The authors built a mathematical model with six neutrinos total: the three known "socialites" and three new "hermits."

  1. Setting the Rules: They used the "Exact Seesaw" rule to force a relationship between the known neutrinos and the new ones. This meant they couldn't just pick random weights for the new particles; their masses were locked in by the math.
  2. The Dark Matter Target: They specifically looked for a scenario where one of these new "hermit" neutrinos weighs about 7,000 times the mass of an electron (the keV scale). This is the "Goldilocks" zone for Dark Matter candidates.
  3. The Calculation: They used a sophisticated tool called Chiral Effective Field Theory (χ\chiEFT).
    • The Analogy: Think of the atomic nucleus as a crowded dance floor. To predict how the dance (decay) happens, you need to know if the dancers are moving slowly (long-distance) or bumping into each other quickly (short-distance). χ\chiEFT is the rulebook that tells you how to calculate the dance steps for particles of different speeds and weights.

The Key Findings

The authors ran simulations to see how the presence of these keV-scale "hermits" would change the results of the experiment.

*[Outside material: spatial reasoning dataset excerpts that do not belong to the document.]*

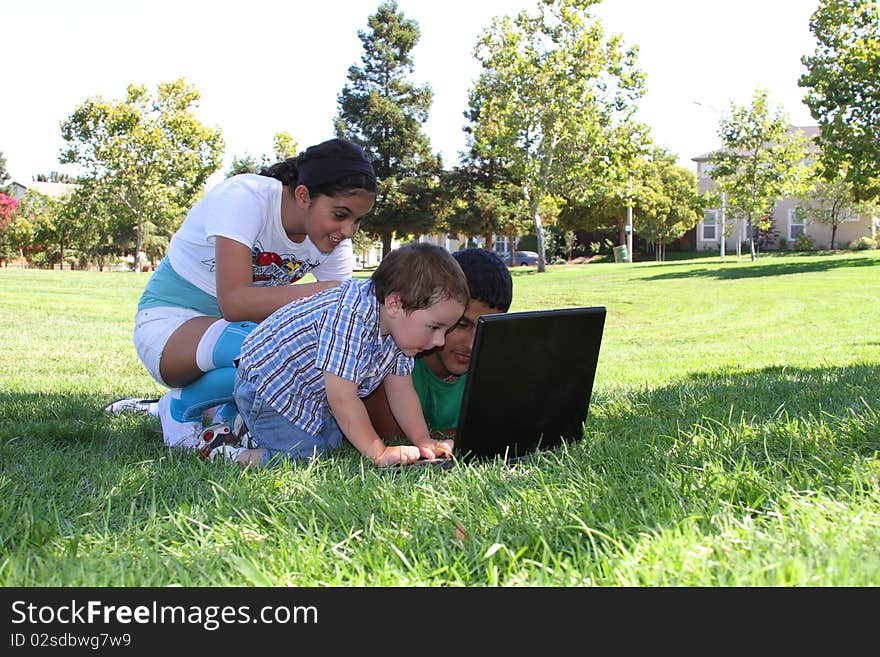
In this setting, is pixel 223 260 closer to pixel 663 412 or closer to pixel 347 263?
pixel 347 263

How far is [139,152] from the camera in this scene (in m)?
39.8

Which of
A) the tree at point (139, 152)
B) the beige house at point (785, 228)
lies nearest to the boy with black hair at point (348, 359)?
the tree at point (139, 152)

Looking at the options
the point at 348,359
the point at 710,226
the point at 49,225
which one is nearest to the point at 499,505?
the point at 348,359

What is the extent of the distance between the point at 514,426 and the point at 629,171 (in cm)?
3292

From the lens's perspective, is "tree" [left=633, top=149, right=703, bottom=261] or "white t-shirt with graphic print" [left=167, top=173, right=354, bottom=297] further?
"tree" [left=633, top=149, right=703, bottom=261]

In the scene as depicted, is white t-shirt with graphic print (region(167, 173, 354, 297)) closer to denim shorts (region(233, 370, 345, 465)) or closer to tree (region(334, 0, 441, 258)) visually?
denim shorts (region(233, 370, 345, 465))

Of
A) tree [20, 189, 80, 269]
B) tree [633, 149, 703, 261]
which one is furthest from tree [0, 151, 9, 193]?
tree [633, 149, 703, 261]

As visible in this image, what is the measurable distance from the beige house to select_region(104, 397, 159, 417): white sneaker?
157 feet

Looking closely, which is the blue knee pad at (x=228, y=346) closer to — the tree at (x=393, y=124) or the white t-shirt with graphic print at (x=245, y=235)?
the white t-shirt with graphic print at (x=245, y=235)

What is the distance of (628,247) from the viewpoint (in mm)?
46156

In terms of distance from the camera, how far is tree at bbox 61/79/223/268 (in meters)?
39.4

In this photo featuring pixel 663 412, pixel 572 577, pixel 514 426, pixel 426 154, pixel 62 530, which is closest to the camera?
pixel 572 577

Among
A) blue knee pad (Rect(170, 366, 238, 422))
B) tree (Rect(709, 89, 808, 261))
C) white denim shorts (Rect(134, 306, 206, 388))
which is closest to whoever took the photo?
blue knee pad (Rect(170, 366, 238, 422))
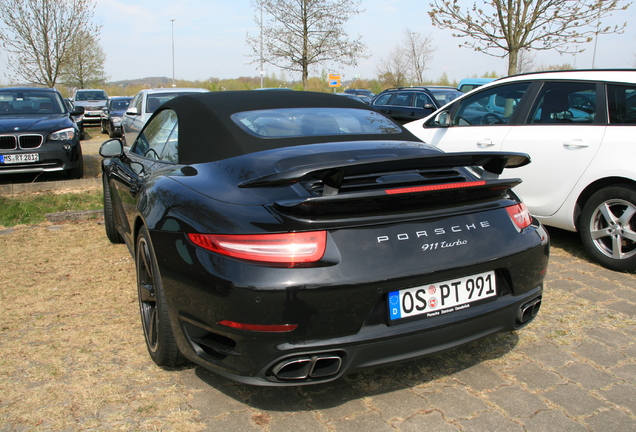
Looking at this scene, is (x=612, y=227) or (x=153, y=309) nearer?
(x=153, y=309)

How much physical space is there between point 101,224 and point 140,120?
14.6ft

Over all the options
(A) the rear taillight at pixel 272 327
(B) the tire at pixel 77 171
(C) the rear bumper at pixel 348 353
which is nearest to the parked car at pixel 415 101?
(B) the tire at pixel 77 171

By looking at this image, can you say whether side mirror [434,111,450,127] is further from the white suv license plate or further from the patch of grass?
the patch of grass

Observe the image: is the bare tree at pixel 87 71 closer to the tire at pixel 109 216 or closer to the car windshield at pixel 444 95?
the car windshield at pixel 444 95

1. The "Cancellation" Vanishes
In standard physics (without the heavy hermits), there is a specific scenario where the contributions of the three known neutrinos cancel each other out perfectly, making the decay rate drop to almost zero.

  • The Paper's Claim: When they added a keV-scale sterile neutrino, this "perfect cancellation" disappeared. The decay rate didn't drop to zero; it stayed at a measurable level.
  • Why it matters: This means future experiments won't just see "nothing" in this scenario; they will see a signal they can actually measure.

2. The "Scattered" Pattern
When the sterile neutrinos are very heavy (like in the TeV range), the results look like a neat, organized line.

  • The Paper's Claim: When they introduced the lighter, keV-scale sterile neutrinos, the neat line got messy. The data points became "distorted" and "scattered" around the main trend.
  • Why it matters: This scattering is a unique fingerprint. If future experiments see this messy pattern instead of a clean line, it could be evidence that these specific Dark Matter particles exist.

3. The "Sweet Spot" for Detection
The authors tested three different sets of mixing angles (how much the hermits mix with the socialites).

  • Set 3 (The Winner): This set allowed for the keV-scale masses. They found specific combinations of angles and phases where the predicted decay rate fits within the current limits of the KamLAND-Zen experiment but is high enough to be caught by next-generation experiments like LEGEND or nEXO.

The Conclusion

The paper concludes that if Dark Matter is made of these specific keV-scale sterile neutrinos, they would leave a distinct "fingerprint" in the data of neutrinoless double beta decay.

  • They would break the silence of the "cancellation" zone, making the decay visible.
  • They would scramble the pattern of the data, making it look different from standard predictions.

Essentially, the authors are saying: "If you look closely at the next generation of these experiments, and you see this specific kind of 'messy' signal rather than a clean line or total silence, you might have just found the Dark Matter particle hiding in the neutrino sector."